Q2: Inode-based filesystems typically use block groups. Each block group consists of a number of contiguous physical disk blocks. Inodes for a given block group are stored in the same physical location as the block groups. What are the advantages of this scheme? Are they any disadvantages?
Q3: Assume an inode with 10 direct blocks, as well as single, double and triple indirect block pointers. Taking into account creation and accounting of the indirect blocks themselves, what is the largest possible number of block reads and writes in order to:
- Read 1 byte
- Write 1 byte
Assume the inode is cached in memory.
Q4:
Assume you have an inode-based filesystem. The filesystem has 512 byte
blocks. Each inode has 10 direct, 1 single indirect, 1 double indirect, and 1
triple indirect block pointer. Block pointers are 4 bytes each. Assume the
inode and any block free list is always in memory. Blocks are not cached.
- What is the maximum file size that can be stored before
- the single indirect pointer is needed?
- the double indirect pointer is needed?
- the triple indirect pointer is needed?
- What is the maximum file size supported?

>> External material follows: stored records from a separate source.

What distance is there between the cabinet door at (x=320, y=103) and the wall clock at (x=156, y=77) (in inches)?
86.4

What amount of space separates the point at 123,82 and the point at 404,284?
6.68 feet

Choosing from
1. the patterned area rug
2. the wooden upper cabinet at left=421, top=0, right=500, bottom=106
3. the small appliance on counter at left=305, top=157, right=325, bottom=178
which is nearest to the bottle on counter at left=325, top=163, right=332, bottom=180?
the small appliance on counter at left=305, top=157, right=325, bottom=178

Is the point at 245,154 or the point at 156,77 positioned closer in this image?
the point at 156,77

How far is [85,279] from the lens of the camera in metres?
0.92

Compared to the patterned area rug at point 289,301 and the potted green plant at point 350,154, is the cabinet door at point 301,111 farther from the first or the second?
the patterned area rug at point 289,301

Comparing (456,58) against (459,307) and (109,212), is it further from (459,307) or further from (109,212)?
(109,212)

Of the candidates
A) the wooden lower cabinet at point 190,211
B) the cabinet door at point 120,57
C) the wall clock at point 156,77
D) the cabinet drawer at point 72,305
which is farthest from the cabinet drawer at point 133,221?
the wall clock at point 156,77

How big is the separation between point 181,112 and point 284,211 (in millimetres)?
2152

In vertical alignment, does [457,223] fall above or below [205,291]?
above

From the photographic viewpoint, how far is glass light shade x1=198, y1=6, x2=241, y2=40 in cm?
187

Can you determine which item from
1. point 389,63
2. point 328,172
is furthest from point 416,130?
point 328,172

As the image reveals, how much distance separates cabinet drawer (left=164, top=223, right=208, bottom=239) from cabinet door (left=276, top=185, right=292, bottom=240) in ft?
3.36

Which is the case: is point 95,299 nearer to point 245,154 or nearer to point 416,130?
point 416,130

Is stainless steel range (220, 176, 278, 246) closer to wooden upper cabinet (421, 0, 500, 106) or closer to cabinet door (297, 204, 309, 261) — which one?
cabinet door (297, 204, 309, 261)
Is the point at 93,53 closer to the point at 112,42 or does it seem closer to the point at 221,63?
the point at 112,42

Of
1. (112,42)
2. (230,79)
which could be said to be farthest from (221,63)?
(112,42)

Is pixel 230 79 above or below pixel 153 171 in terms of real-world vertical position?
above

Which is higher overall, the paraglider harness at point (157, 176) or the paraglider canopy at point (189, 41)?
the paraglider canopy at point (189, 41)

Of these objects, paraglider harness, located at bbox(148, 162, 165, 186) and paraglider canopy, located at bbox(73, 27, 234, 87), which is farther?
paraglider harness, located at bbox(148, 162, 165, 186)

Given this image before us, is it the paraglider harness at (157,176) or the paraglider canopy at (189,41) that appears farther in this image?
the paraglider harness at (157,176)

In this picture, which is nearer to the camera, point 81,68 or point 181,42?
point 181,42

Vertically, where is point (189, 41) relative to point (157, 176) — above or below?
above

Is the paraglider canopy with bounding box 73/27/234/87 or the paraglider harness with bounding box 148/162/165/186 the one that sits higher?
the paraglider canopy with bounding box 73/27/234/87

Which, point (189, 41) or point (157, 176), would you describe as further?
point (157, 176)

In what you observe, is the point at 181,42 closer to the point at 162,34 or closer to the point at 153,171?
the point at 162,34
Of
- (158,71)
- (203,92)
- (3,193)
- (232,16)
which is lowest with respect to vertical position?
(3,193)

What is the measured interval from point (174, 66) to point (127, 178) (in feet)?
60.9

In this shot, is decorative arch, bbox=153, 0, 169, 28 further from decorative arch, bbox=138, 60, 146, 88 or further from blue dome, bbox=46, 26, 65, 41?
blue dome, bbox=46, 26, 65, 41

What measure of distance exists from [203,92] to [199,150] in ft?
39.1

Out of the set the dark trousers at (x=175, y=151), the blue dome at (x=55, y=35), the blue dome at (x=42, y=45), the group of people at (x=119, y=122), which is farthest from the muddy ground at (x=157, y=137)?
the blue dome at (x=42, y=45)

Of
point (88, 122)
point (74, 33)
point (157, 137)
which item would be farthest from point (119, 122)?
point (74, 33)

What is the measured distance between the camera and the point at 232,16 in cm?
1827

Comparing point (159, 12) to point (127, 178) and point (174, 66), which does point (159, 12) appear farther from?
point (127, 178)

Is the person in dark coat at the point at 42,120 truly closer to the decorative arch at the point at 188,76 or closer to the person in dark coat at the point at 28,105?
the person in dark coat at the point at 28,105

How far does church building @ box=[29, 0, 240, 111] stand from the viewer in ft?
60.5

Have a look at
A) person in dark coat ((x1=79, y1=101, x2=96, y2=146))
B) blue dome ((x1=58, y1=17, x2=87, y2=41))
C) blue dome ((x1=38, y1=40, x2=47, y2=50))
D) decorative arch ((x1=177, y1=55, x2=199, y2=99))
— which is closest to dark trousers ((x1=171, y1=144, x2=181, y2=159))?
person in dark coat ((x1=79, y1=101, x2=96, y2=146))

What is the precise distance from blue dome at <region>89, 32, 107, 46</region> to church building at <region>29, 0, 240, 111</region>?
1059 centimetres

- What is the number of disk block reads required to read 1 byte
from a file
- in the best case?
- in the worst case?
- What is the number of disk block reads and writes required to
write 1 byte to a file
- in the best case?
- in the worst case?
Q5:
A typical UNIX inode stores both the file's size and the number of
blocks currently used to store the file. Why store both? Should not
blocks = size / block size?
Q6:
Why does Linux divide a partition up into smaller block groups?
Q7: How can deleting a file corrupt a inode-based file
system (like ext2fs in Linux).
Q8: How does adding journalling to a file system avoid
corruption in the presence of unexpected power failures.